As guerras civis de Yorùbá no século XIX desarticularam as rotas tradicionais das corporações de ofício, mas a demanda por insígnias e paramentos com contas se intensificou à medida que monarcas rivais e líderes militares utilizavam coroas de contas e ornamentos de cetros para afirmar a autoridade ancestral em meio à volatilidade política [S6][S7]. Concomitantemente, o contato missionário cristão de meados do século XIX buscou reprimir o uso de contas sagradas ligadas à devoção a Òrìṣà, condenando-as como amuletos idólatras, mesmo quando miçangas de vidro seculares eram incorporadas às escolas de artesanato missionárias [S6].
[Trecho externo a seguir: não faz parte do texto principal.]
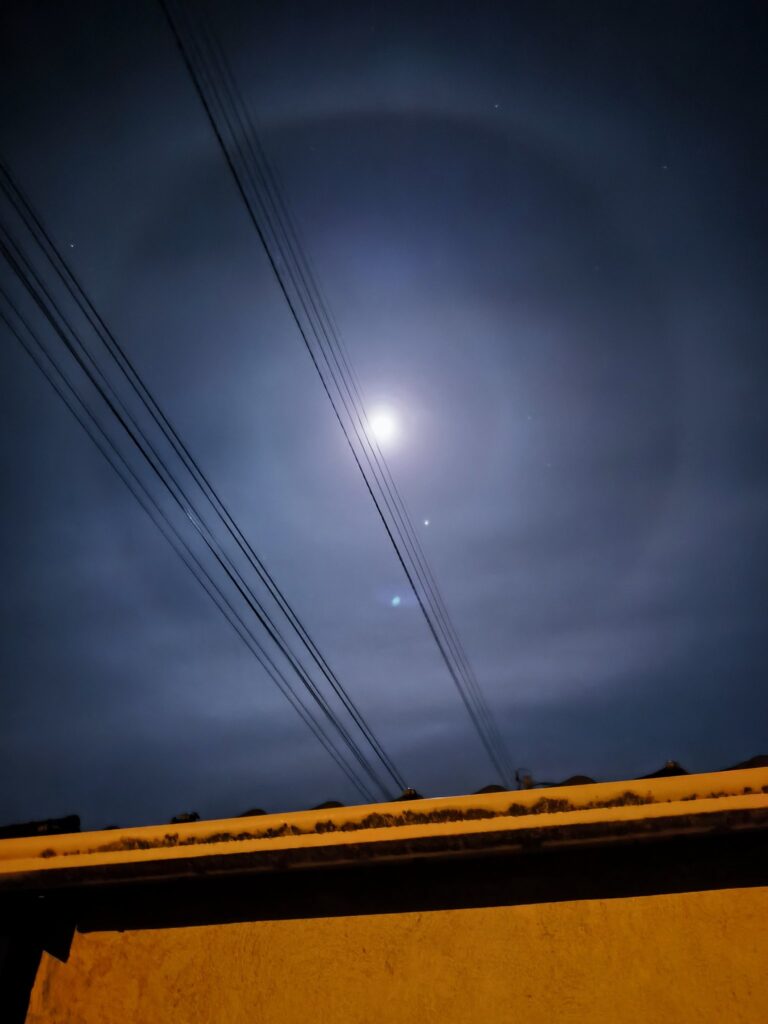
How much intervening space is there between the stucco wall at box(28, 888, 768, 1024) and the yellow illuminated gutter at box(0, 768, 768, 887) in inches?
17.5

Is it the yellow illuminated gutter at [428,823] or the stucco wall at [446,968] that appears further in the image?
the yellow illuminated gutter at [428,823]

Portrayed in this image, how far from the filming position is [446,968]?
2709 millimetres

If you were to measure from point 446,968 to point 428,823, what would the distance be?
2.22ft

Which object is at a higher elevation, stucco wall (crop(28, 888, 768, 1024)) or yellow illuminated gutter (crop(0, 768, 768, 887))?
yellow illuminated gutter (crop(0, 768, 768, 887))

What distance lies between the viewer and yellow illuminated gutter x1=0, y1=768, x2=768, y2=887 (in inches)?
105

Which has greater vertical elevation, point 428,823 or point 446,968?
point 428,823

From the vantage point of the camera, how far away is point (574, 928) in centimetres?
270

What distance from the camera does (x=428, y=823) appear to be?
2.93m

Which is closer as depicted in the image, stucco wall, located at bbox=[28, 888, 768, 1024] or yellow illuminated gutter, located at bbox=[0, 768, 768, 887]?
stucco wall, located at bbox=[28, 888, 768, 1024]

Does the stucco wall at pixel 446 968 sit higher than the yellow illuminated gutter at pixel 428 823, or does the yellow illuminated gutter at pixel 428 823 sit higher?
the yellow illuminated gutter at pixel 428 823

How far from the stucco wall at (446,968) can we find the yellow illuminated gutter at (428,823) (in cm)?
44

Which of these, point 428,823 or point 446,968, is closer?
point 446,968

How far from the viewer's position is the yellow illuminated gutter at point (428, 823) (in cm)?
267

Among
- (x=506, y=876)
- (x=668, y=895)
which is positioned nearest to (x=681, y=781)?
(x=668, y=895)
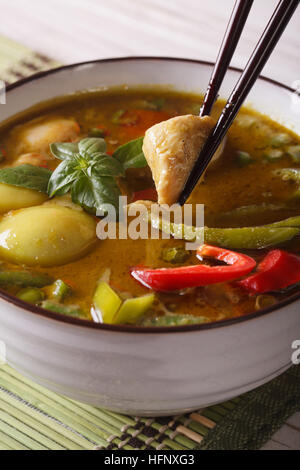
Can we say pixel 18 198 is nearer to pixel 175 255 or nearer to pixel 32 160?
pixel 32 160

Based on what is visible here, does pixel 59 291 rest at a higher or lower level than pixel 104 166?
lower

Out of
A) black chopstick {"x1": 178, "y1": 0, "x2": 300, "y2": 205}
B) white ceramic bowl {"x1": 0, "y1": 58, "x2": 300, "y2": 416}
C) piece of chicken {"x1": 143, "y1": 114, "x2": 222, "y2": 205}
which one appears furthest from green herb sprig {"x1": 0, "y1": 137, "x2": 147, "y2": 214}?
white ceramic bowl {"x1": 0, "y1": 58, "x2": 300, "y2": 416}

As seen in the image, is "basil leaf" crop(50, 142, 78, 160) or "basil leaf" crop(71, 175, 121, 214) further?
"basil leaf" crop(50, 142, 78, 160)

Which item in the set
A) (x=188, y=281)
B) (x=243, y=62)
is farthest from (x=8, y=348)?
(x=243, y=62)

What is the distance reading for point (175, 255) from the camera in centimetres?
174

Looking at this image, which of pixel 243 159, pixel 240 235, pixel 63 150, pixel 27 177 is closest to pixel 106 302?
pixel 240 235

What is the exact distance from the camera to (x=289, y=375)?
5.84 ft

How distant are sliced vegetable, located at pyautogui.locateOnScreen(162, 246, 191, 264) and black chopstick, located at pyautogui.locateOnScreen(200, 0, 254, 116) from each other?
1.76 feet

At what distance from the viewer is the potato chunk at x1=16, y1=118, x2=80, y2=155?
2221 millimetres

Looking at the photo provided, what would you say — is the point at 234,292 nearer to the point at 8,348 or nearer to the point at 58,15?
the point at 8,348

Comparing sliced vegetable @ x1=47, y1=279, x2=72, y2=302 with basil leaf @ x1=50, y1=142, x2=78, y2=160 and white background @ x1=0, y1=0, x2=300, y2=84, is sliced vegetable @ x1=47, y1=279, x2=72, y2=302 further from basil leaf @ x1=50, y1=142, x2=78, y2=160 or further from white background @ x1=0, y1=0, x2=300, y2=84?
white background @ x1=0, y1=0, x2=300, y2=84

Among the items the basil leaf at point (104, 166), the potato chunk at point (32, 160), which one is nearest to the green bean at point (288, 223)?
the basil leaf at point (104, 166)

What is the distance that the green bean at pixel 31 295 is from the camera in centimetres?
161

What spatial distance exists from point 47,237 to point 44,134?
0.64m
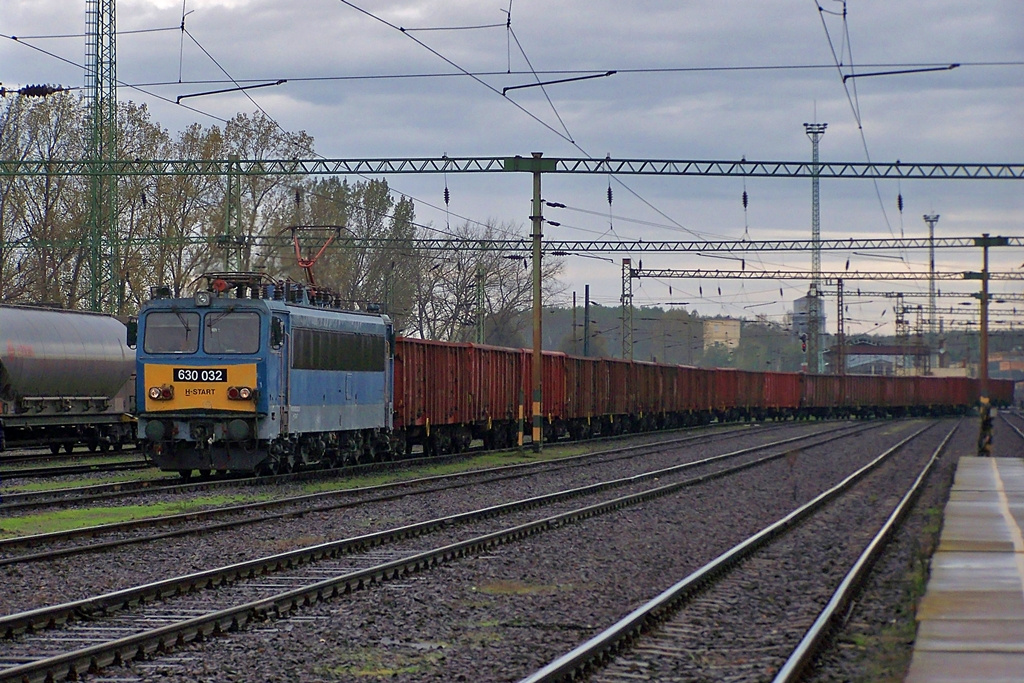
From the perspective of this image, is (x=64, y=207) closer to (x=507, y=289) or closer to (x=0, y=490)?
(x=0, y=490)

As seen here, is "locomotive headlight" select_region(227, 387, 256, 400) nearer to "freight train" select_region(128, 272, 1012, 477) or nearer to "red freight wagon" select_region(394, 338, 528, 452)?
"freight train" select_region(128, 272, 1012, 477)

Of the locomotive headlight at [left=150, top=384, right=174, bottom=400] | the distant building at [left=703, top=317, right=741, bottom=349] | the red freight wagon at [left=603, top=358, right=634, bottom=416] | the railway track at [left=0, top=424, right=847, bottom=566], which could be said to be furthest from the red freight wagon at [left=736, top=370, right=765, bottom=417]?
the distant building at [left=703, top=317, right=741, bottom=349]

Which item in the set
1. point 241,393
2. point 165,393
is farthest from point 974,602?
point 165,393

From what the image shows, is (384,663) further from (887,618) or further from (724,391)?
(724,391)

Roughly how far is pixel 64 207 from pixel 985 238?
35889 millimetres

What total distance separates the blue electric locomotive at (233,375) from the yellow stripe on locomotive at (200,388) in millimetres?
17

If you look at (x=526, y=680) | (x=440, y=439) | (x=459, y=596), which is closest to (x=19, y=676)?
(x=526, y=680)

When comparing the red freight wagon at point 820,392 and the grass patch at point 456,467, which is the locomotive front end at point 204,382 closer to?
the grass patch at point 456,467

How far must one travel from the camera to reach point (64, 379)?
28531mm

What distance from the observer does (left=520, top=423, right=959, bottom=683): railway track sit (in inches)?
339

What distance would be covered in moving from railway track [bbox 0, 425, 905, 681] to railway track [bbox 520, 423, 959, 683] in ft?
9.02

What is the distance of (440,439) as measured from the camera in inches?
1296

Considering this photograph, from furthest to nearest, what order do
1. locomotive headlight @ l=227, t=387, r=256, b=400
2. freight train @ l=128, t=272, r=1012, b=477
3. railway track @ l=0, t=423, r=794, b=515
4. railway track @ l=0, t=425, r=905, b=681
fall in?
freight train @ l=128, t=272, r=1012, b=477 < locomotive headlight @ l=227, t=387, r=256, b=400 < railway track @ l=0, t=423, r=794, b=515 < railway track @ l=0, t=425, r=905, b=681

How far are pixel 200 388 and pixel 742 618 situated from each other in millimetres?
13502
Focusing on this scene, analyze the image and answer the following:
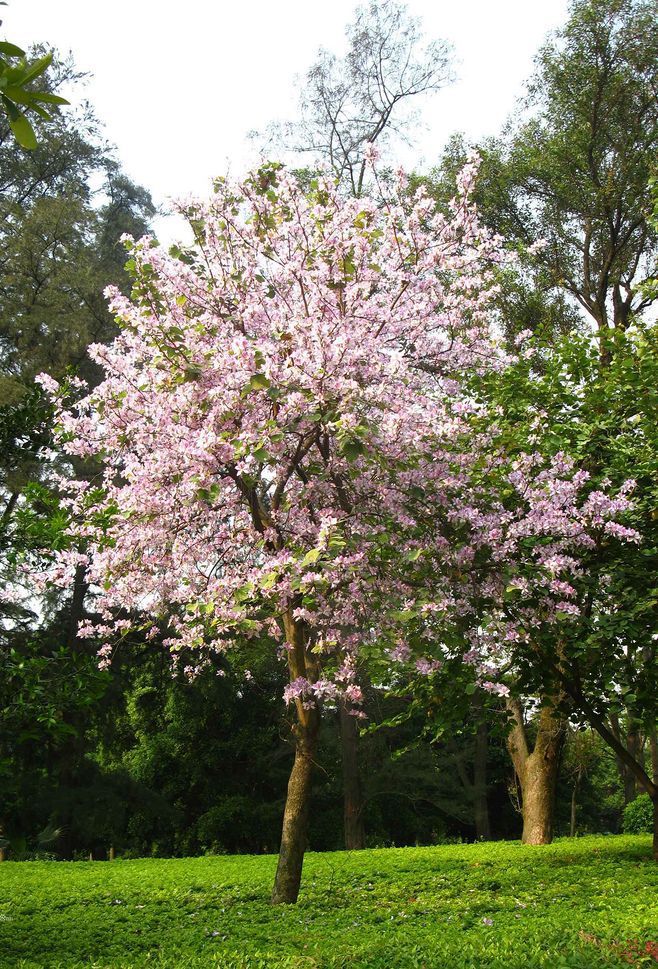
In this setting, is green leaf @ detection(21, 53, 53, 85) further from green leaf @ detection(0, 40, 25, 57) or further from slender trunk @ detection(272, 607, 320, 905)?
slender trunk @ detection(272, 607, 320, 905)

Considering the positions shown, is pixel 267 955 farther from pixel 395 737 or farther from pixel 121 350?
pixel 395 737

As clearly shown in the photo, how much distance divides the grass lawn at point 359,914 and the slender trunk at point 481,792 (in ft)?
39.1

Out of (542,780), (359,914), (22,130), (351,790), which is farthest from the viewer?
(351,790)

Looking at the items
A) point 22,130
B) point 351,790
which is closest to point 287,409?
point 22,130

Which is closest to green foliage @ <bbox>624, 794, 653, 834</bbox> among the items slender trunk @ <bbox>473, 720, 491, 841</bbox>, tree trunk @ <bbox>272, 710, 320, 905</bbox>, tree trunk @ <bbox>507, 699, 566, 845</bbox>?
tree trunk @ <bbox>507, 699, 566, 845</bbox>

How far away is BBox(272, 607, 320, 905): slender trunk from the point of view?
9.09 meters

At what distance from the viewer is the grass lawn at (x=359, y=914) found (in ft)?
18.8

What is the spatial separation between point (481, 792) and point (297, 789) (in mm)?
18609

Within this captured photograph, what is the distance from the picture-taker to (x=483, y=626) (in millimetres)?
8453

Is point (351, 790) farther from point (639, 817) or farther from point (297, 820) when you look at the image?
point (297, 820)

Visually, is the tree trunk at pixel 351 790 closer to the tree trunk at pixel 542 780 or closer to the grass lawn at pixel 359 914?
the tree trunk at pixel 542 780

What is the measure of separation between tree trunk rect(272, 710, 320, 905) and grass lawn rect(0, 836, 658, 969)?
29 centimetres

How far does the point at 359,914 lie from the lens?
832 centimetres

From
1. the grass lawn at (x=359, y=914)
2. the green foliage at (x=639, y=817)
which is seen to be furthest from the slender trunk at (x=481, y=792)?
the grass lawn at (x=359, y=914)
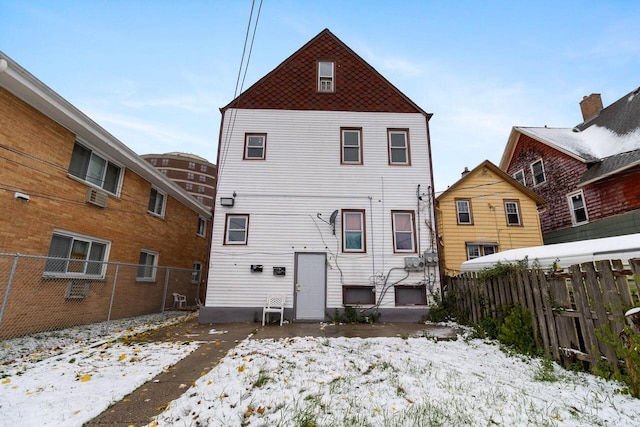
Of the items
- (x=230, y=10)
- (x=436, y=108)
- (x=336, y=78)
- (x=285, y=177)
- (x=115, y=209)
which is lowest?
(x=115, y=209)

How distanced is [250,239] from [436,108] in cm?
969

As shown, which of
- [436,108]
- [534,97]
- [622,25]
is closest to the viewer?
[622,25]

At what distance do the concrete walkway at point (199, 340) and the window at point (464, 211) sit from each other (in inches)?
296

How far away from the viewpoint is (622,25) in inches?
388

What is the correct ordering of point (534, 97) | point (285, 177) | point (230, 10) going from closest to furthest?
point (230, 10), point (285, 177), point (534, 97)

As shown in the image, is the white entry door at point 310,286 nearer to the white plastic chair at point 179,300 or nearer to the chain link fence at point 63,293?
the chain link fence at point 63,293

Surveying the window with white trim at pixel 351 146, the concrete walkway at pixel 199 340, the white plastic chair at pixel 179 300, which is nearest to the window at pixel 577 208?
the concrete walkway at pixel 199 340

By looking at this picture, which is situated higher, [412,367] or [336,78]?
[336,78]

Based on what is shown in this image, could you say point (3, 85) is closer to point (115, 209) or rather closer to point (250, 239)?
point (115, 209)

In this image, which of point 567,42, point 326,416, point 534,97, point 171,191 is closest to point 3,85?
point 171,191

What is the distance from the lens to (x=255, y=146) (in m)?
11.4

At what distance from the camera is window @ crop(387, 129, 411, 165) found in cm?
1146

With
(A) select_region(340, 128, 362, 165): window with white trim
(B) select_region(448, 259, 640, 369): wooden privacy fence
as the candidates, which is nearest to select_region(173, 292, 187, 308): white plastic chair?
(A) select_region(340, 128, 362, 165): window with white trim

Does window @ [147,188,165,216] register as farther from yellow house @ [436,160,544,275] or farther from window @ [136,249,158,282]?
yellow house @ [436,160,544,275]
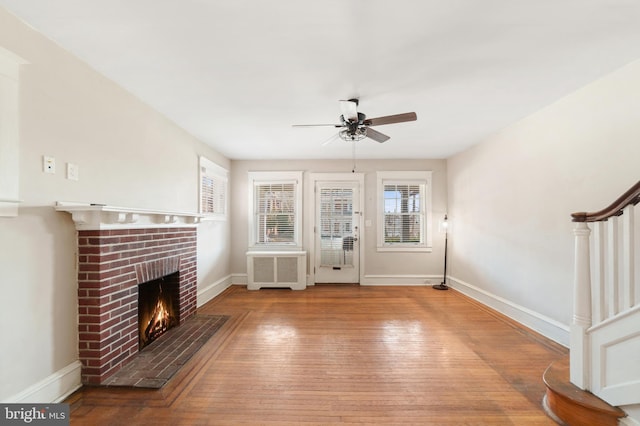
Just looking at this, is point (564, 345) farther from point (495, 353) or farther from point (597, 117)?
point (597, 117)

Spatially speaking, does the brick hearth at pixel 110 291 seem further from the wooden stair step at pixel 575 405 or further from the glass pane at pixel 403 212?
the glass pane at pixel 403 212

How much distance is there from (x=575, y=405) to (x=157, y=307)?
3648 mm

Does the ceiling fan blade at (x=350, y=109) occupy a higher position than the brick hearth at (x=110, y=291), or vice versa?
the ceiling fan blade at (x=350, y=109)

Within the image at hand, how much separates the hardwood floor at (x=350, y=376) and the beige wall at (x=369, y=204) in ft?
5.47

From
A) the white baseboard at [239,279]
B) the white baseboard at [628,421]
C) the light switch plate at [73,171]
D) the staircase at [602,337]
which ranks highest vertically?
the light switch plate at [73,171]

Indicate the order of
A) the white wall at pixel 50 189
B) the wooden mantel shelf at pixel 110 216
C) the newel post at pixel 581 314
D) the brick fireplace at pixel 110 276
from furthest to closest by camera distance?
the brick fireplace at pixel 110 276 < the wooden mantel shelf at pixel 110 216 < the newel post at pixel 581 314 < the white wall at pixel 50 189

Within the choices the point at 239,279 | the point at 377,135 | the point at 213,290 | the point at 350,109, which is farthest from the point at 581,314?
the point at 239,279

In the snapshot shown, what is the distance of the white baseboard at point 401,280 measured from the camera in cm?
529

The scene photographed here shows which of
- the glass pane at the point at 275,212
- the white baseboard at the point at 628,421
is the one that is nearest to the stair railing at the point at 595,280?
the white baseboard at the point at 628,421

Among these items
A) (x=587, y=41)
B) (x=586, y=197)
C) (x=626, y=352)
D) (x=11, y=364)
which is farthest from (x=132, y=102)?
(x=586, y=197)

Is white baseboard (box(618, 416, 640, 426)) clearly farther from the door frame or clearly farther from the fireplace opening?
the door frame

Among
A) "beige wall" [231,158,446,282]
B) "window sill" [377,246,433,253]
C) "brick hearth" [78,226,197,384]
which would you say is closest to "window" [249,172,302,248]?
"beige wall" [231,158,446,282]

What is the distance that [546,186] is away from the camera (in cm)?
297

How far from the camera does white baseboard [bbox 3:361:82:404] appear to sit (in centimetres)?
171
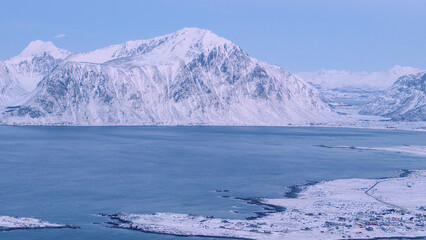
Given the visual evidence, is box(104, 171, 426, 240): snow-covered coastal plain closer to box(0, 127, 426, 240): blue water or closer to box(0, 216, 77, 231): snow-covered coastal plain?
box(0, 127, 426, 240): blue water

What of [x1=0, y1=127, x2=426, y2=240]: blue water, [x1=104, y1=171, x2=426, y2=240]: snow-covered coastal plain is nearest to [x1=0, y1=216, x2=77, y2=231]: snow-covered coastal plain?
[x1=0, y1=127, x2=426, y2=240]: blue water

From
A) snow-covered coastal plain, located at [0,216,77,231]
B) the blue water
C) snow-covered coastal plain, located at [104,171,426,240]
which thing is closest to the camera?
snow-covered coastal plain, located at [104,171,426,240]

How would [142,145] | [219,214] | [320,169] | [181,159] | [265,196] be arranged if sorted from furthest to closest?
[142,145], [181,159], [320,169], [265,196], [219,214]

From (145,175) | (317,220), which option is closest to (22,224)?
(317,220)

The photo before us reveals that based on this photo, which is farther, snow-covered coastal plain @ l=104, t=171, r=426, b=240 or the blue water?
the blue water

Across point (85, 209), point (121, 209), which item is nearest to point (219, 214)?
point (121, 209)

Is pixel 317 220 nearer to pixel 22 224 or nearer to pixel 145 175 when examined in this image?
pixel 22 224

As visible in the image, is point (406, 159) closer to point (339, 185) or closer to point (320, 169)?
point (320, 169)
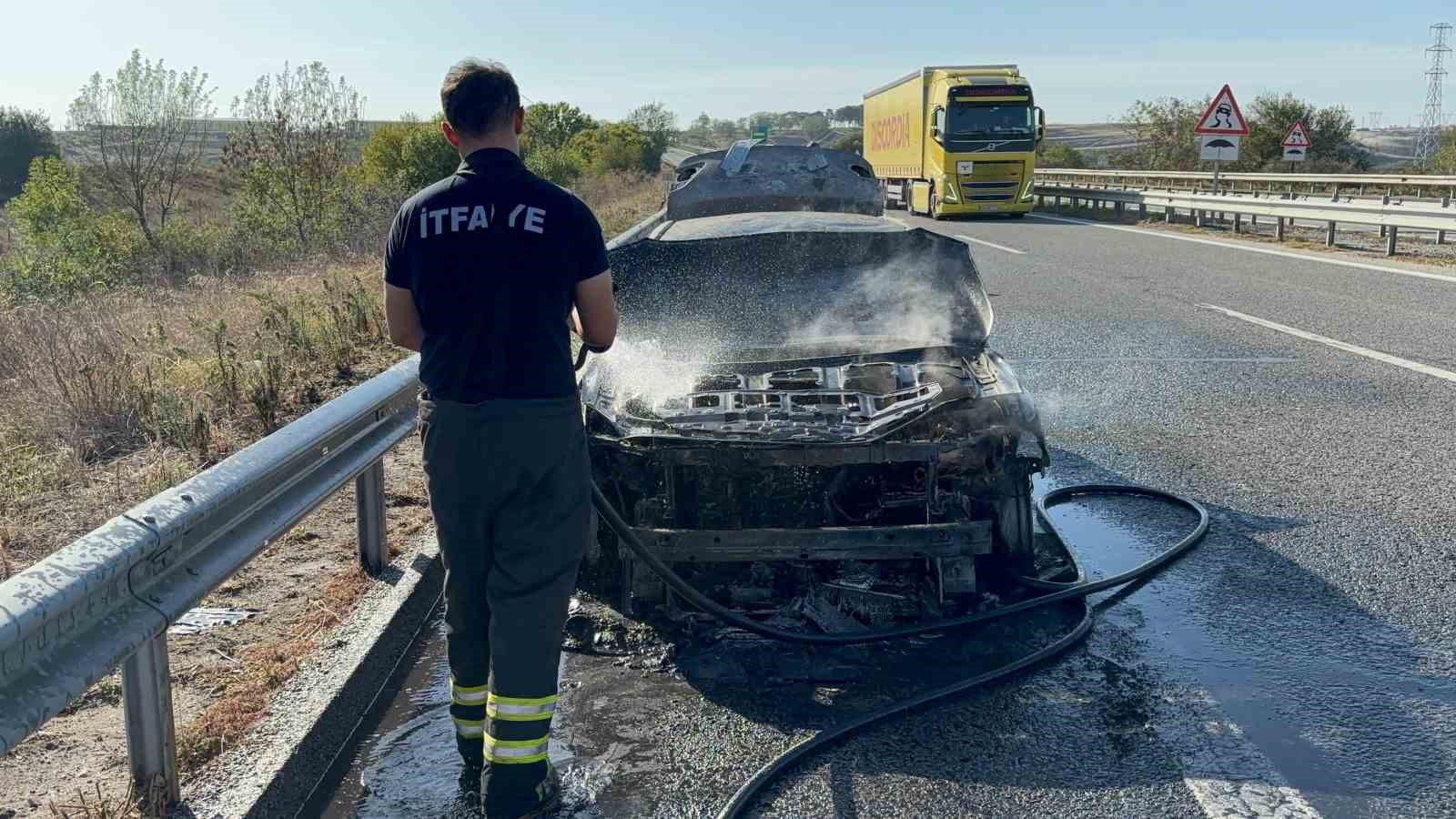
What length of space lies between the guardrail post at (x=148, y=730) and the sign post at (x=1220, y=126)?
79.1 ft

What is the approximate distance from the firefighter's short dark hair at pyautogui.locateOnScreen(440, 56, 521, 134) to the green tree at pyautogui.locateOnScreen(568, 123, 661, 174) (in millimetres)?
52982

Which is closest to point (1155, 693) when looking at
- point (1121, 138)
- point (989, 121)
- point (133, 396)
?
point (133, 396)

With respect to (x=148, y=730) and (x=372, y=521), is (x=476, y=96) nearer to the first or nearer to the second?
(x=148, y=730)

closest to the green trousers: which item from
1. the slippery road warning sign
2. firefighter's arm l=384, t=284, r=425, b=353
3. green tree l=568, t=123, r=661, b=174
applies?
firefighter's arm l=384, t=284, r=425, b=353

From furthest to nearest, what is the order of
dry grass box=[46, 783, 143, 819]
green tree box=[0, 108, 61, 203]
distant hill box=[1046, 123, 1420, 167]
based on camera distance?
distant hill box=[1046, 123, 1420, 167] < green tree box=[0, 108, 61, 203] < dry grass box=[46, 783, 143, 819]

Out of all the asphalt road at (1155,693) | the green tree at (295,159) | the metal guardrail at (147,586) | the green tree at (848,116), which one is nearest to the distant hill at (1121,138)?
the green tree at (848,116)

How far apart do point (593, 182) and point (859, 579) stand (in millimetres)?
42897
Sob o domínio colonial britânico estabelecido em 1897, a administração colonial documentou as indústrias locais de contas, enquanto as miçangas europeias produzidas em massa substituíram completamente as oficinas pirotecnológicas indígenas remanescentes, consolidando o trabalho em vidro como um artesanato têxtil e decorativo de elite [S2][S7]. Os etnógrafos coloniais europeus, ao observarem o enfiamento secundário de contas em vez da fabricação primária do vidro, concluíram erroneamente que os artesãos africanos nunca haviam dominado a síntese primária a partir de matérias-primas brutas [S2].
Após a independência nigeriana em 1960, o trabalho com contas passou por um expressivo renascimento, à medida que cortes reais, artistas modernos e instituições estatais voltaram a adotar coroas, tronos e vestimentas bordadas com contas como símbolos fundamentais da soberania cultural pós-colonial [S6]. Hoje, a produção de contas de vidro e o bordado em miçangas permanecem vibrantes em todo o sudoeste da Nigéria e na diáspora Yorùbá global [S2]. Em tradições transatlânticas, como a Lucumí cubana, o Candomblé brasileiro e comunidades Òrìṣà norte-americanas, as contas consagradas (ìlẹ̀kẹ̀) permanecem instrumentos rituais indispensáveis, identificando iniciados, codificando linhagens teológicas e preservando estéticas ancestrais através das gerações [S2][S6].
Fontes
[S1] Babalola, A. B., Dussubieux, L., McIntosh, S. K., and Rehren, T., "Chemical analysis of glass beads from Igbo Olokun, Ile-Ife (SW Nigeria): New light on raw materials, production, and interregional interactions," Journal of Archaeological Science, 90 (2018), pp. 92–105.
[S2] Babalola, A. B., McIntosh, S. K., Dussubieux, L., and Rehren, T., "Ile-Ife and Igbo Olokun in the history of glass in West Africa," Antiquity, 91(357) (2017), pp. 732–750.
[S3] Babalola, A. B., Rehren, T., Ige, A., and McIntosh, S. K., "The glass making crucibles from Ile-Ife, SW Nigeria," Journal of African Archaeology, 16(1) (2018), pp. 31–59.
[S4] Lankton, J. W., Ige, A., and Rehren, T., "Early primary glass production in southern Nigeria," Journal of African Archaeology, 4(1) (2006), pp. 111–138.
[S5] Ogundiran, A., and Ige, A., "'Our ancestors were material scientists': archaeological and geochemical evidence for indigenous Yoruba glass technology," Antiquity, 89(348) (2015).
[S6] Drewal, H. J., and Mason, J., Beads, Body, and Soul: Art and Light in the Yoruba Universe (Los Angeles: UCLA Fowler Museum of Cultural History, 1998).
[S7] Ogundiran, A., "Of Small Things Remembered: Beads, Cowries, and Cultural Translations of the Atlantic Experience in Yorubaland," The International Journal of African Historical Studies, 35(2/3) (2002), pp. 427–457.